Cities across the globe face unprecedented challenges as a result of ever-increasing pressure from climate change, migration, ageing populations and resource shortages. In order to guarantee a sustainable global future, these issues demand radical new approaches to how we govern our cities.
Providing new research and thinking about cities, their governance and innovative models of planning reform, this timely and important book compares the UK with an array of international examples to examine cutting-edge experimentation and innovation in new models of governance and urban policy.
The flagship text of the Urban Policy, Planning and Built Environment series, this broad but accessible volume is ideal for students and provides an authoritative single point of reference for teaching.
The notion, and practice, of devolving power to communities is now widespread, and since 2010 has been a particularly important element of the reforms to urban governance instituted by successive UK Governments. There has been a great deal of entirely justifiable scepticism about this, but recent evidence suggests that there may be scope for some of the reforms, specifically new “Neighbourhood Plans”, to play a progressive and emancipatory role in cities. This chapter reviews the contested history of governance at the community scale, considering both the formal devolution of power and more radical community-led approaches. It contrasts a predominantly top-down approach in England with seemingly more genuine attempts at devolution elsewhere, and introduces empirical data on Neighbourhood Plans in urban areas.

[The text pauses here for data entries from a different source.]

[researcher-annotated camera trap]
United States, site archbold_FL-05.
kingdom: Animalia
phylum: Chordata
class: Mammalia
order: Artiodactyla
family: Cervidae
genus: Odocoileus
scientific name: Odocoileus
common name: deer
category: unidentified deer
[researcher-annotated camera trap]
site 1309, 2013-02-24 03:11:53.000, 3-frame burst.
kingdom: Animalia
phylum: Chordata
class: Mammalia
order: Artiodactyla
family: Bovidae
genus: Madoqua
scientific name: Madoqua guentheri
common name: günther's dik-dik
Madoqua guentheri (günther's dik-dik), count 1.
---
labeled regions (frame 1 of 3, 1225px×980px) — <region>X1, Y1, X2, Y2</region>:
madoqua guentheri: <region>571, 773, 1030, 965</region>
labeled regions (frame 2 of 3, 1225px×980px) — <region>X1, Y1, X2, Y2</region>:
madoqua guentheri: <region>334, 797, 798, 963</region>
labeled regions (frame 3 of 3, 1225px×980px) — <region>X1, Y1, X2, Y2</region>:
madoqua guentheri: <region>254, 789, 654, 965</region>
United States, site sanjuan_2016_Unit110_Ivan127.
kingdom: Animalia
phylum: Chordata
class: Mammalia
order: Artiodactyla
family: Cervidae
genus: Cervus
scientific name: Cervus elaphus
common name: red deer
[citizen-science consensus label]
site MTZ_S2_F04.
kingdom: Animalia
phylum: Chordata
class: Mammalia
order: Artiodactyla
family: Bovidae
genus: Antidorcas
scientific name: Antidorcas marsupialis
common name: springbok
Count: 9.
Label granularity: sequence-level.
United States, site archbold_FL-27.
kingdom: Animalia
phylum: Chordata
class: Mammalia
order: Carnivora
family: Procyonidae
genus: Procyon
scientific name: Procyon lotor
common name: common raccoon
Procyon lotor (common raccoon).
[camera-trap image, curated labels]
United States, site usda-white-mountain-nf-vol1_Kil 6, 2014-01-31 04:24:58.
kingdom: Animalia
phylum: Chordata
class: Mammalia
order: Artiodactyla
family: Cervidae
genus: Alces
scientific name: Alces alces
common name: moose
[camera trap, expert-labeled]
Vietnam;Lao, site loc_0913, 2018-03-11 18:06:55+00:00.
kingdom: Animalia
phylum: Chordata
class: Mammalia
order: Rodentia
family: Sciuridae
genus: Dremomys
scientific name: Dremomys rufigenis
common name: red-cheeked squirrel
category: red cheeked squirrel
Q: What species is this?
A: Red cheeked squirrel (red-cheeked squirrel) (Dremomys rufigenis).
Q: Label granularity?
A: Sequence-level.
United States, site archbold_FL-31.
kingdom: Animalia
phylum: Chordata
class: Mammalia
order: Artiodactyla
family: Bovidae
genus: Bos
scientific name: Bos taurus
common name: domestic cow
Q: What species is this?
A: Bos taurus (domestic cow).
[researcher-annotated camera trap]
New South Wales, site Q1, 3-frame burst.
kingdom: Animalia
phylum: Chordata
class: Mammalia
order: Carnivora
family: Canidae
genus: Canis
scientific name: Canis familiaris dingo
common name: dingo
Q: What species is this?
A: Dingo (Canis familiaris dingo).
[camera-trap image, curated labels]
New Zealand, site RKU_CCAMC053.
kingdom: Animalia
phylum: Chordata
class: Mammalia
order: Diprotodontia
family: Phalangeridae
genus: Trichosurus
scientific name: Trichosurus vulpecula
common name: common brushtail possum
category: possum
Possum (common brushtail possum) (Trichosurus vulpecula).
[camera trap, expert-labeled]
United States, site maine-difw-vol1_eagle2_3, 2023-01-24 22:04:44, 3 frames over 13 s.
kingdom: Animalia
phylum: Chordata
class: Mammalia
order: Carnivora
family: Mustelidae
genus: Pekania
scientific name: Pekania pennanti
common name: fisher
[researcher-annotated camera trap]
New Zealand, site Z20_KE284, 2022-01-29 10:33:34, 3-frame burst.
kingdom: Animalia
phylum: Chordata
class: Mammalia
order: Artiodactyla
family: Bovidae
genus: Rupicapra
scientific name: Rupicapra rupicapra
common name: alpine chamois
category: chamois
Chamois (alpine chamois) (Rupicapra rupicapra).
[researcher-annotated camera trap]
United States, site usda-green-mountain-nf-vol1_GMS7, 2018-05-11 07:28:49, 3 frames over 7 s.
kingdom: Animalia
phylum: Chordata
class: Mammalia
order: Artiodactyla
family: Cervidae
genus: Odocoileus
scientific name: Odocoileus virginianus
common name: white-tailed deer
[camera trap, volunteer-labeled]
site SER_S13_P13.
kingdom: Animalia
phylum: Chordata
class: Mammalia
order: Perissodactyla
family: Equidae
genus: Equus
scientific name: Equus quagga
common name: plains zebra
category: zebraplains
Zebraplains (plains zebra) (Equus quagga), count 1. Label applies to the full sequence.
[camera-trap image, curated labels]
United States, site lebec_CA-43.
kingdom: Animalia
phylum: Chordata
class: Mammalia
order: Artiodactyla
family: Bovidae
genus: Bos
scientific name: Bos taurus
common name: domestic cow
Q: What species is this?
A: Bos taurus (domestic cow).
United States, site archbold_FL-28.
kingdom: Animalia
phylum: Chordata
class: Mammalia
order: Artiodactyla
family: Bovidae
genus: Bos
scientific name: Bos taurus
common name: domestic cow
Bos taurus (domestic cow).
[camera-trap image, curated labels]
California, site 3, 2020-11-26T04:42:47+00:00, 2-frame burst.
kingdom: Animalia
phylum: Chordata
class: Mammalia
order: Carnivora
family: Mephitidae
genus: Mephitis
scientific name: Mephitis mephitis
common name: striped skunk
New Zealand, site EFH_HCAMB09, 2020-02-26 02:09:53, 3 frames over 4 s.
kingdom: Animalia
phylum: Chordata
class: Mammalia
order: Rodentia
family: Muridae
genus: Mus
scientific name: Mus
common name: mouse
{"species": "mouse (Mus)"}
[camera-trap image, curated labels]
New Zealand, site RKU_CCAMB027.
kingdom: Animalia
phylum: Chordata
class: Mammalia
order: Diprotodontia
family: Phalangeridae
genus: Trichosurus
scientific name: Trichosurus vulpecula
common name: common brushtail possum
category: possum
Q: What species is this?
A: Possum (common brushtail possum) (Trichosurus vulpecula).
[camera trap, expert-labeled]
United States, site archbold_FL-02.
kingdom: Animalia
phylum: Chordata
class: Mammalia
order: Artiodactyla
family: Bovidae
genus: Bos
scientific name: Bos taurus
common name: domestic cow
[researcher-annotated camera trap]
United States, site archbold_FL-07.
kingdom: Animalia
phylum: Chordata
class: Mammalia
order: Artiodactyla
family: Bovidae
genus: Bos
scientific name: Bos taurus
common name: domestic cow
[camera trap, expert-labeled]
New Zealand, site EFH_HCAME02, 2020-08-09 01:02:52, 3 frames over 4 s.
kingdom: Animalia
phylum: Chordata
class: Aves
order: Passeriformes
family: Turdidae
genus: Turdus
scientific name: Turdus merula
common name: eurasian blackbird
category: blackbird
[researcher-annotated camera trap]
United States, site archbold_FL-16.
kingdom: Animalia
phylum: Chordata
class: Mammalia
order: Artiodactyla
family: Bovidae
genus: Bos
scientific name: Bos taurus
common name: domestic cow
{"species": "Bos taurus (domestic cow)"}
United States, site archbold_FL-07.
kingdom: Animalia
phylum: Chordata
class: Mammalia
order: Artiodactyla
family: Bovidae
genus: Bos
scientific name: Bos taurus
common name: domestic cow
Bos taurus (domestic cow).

This chapter summarises and synthesises the preceding chapters, discussing a series of themes which have emerged. The first is the interaction between the levels of devolution which have been the focus of each chapter, reflecting upon overlaps between them and cumulative impacts of changes to different levels of governance. The second is that Brexit has dominated UK governance to an unhealthy degree, casting a long shadow over other issues, including localism. The third is the impact of ‘austerity’ and the reductions in central and local state spending consequent on it, and the fourth follows – that poorer people are consistently losing out from every round and type of reform. Our conclusion is, therefore, that localism as it has been instantiated in the UK has overall been a regressive force, but that this need not necessarily be the case – whilst we identify few lessons for other places, there is scope to work within and around formal governance frameworks to have a more positive impact.
This chapter considers the pressures and drivers for change facing cities all over the world, specifically in England, and identify the range of governance approaches adopted to confront them. It situates the discussion in the subsequent chapters within wider frameworks of urban governance, including the theoretical and analytical tools which can be used to explore governance practices.
This chapter considers how the different nations within the UK are approaching issues of city governance. This includes an exploration of how the UK Government, responsible for England, has changed its regime funding and policy for cities; and how the devolved administrations of Wales, Scotland and Northern Ireland are proceeding in different or similar ways.
This chapter examines England’s sub-national policy architecture and the ways in which successive governments have attempted to address the ‘growth gap’ between London and the rest of the UK. Following a discussion of previous initiatives such as the Northern Way, the chapter considers recent developments at the regional scale including the Northern Powerhouse, Midlands Engine and recent developments in the South West. This centres on a discussion about how cities which have been long-standing competitors can collaborate and, learning from other large scale urban agglomerations, who the key actors are to make this happen.
This chapter charts the demise of the regional agenda and the shift towards city-regional thinking which has underpinned much of the recent devolution agenda. Considering the similarities to the metropolitan architecture of the 70s and 80s, this discusses the emergence of Local Enterprise Partnerships through to Combined Authorities. This sets the scene for a broader discussion of the Devolution Deals being agreed at the city region level. In doing so, the chapter takes a broader look at how city regions function and, in particular, how districts can cooperate towards collective goals. This draws down recent examples from the emerging devolution deals, including how new metro-mayors are exercising their powers within their city regions, as well as lessons that can be learnt from the now nearly 20-year-old London Mayoral post.
Some have argued that reforms to urban governance in the UK in recent years have “hollowed out” the local level, emphasising the levels “above” and “below” it. This reflects a broader perceived loss of focus on cities themselves, but a great deal of power and responsibility still remains at the local authority level. This chapter considers how local government autonomy has changed in recent years, within the context of a broader history of local government in the UK. It then reflects upon the “entrepreneurial turn” in local government, for some a consequence of reduced funding for local authorities, and considers recent evidence of a return to “municipal socialism” in England and beyond.